И думается, что восставший пролетариат во имя своей внеклассовой идеологии, внеклассовой культуры достигнет того момента, когда не останется ни одного боевого аэроплана, ни пули, ни штыка, ибо классы будут побеждены. Тюрем больше не нужно будет, ибо даже воров не будет, ибо они есть принадлежность буржуазии, предметность будет связана сознательно <с> беспредметностью и образует собою единый организм предметно-беспредметного бытия. Все дело в мысли, ее нужно остановить, ибо она — одно из самых сильных орудий, которая размыслить может, раздвоить бытие и увидеть в нем новые точки. И опять станет новое мышление, новая точка доказательств и настанут новые прения, языковая словойна, и когда слово не сможет победить, то «там штык поможет», наступят внеклассовые войны с новой мыслью. И опять освобожденные из тюрем построят тюрьмы для инакомыслящих, и вновь жильцы нижней тюрьмы восстанут на верхнюю, и <жильцы> верхней на нижнюю, в этой борьбе увидят жизнь. Так называет мысль себя всем, потому что полагает видение свое за верную форму, а все другие видения не верными. «Я, говорит, одна учла все движения, и если вы пойдете за этим или в этом плановом учете, то получите то благо, о котором мечтаете». «Но я, — говорит Искусство, — мечтаю возвести Искусство свое до предела плана красоты». «А я мыслю, — говорит религия, — возвести тебя, человека, в пределы царства Божьего, т. е. мы, как и ты, стремимся одинаково нарушить темноту светом, чтобы в ней исчезли все дьяволы, и ведьмы и черт; мы хотим осветить весь мир, чтобы в нем не осталось темного места и черни».

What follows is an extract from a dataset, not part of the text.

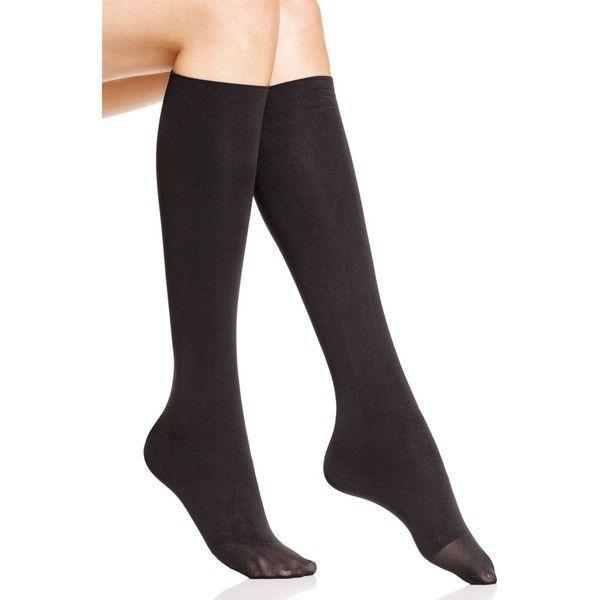 Hue Bandless Knee-High Socks ($7) ❤ liked on Polyvore featuring intimates, hosiery, socks, black, knee socks, knee-high socks, hue socks, hue hosiery and knee hi socks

Но черное, темное жестоко мстят за нарушение своего черного, темного покоя: иных вешают, других сжигают, третьих законом заковывают в тюрьмы. На протяжении многих миллионов лет Науки, Искусство и Религия стремятся вывести всех из темноты, но всякая новая эра новой культуры света все в том же одном месте светит и не может осветить — все то, что освещалось культурою, стоит темной ночью, в которой тихо летают мыши, совы и филины.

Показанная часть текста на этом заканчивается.